#### What you have to do
Copy the lines below, swapping "balcony railing" for "porch railing" and leaving everything else unchanged.

#### Supplied data
▬▬▬▬▬▬▬▬▬▬
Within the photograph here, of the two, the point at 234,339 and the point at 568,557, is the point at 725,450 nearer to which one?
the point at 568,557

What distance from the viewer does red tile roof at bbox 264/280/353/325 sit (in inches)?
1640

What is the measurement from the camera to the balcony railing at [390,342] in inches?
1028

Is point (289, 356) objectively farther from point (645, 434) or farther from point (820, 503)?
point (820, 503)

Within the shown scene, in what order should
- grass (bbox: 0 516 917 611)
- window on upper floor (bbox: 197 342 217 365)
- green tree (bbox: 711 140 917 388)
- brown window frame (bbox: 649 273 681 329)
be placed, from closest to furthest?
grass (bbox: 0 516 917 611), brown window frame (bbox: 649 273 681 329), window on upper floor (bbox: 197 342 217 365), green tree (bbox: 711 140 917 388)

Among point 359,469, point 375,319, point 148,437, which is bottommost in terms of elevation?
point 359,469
▬▬▬▬▬▬▬▬▬▬
#### Final result
Within the photograph here, of the two, the point at 234,339 and the point at 568,557, is the point at 725,450 nearer to which one?
the point at 568,557

What distance from the viewer does red tile roof at bbox 264/280/353/325 sit (in inches)?
1640

What is the measurement from the camera to the porch railing at [390,342] in inches?
1028

Is point (289, 356) objectively farther from point (645, 434) or farther from point (820, 503)?
point (820, 503)

Within the shown scene, in what order should
- grass (bbox: 0 516 917 611)
- window on upper floor (bbox: 197 342 217 365)
- green tree (bbox: 711 140 917 388)
- brown window frame (bbox: 649 273 681 329)
be placed, from closest to furthest?
grass (bbox: 0 516 917 611), brown window frame (bbox: 649 273 681 329), window on upper floor (bbox: 197 342 217 365), green tree (bbox: 711 140 917 388)

Among point 359,469, point 375,319, point 148,437, which is bottommost in terms of elevation?
point 359,469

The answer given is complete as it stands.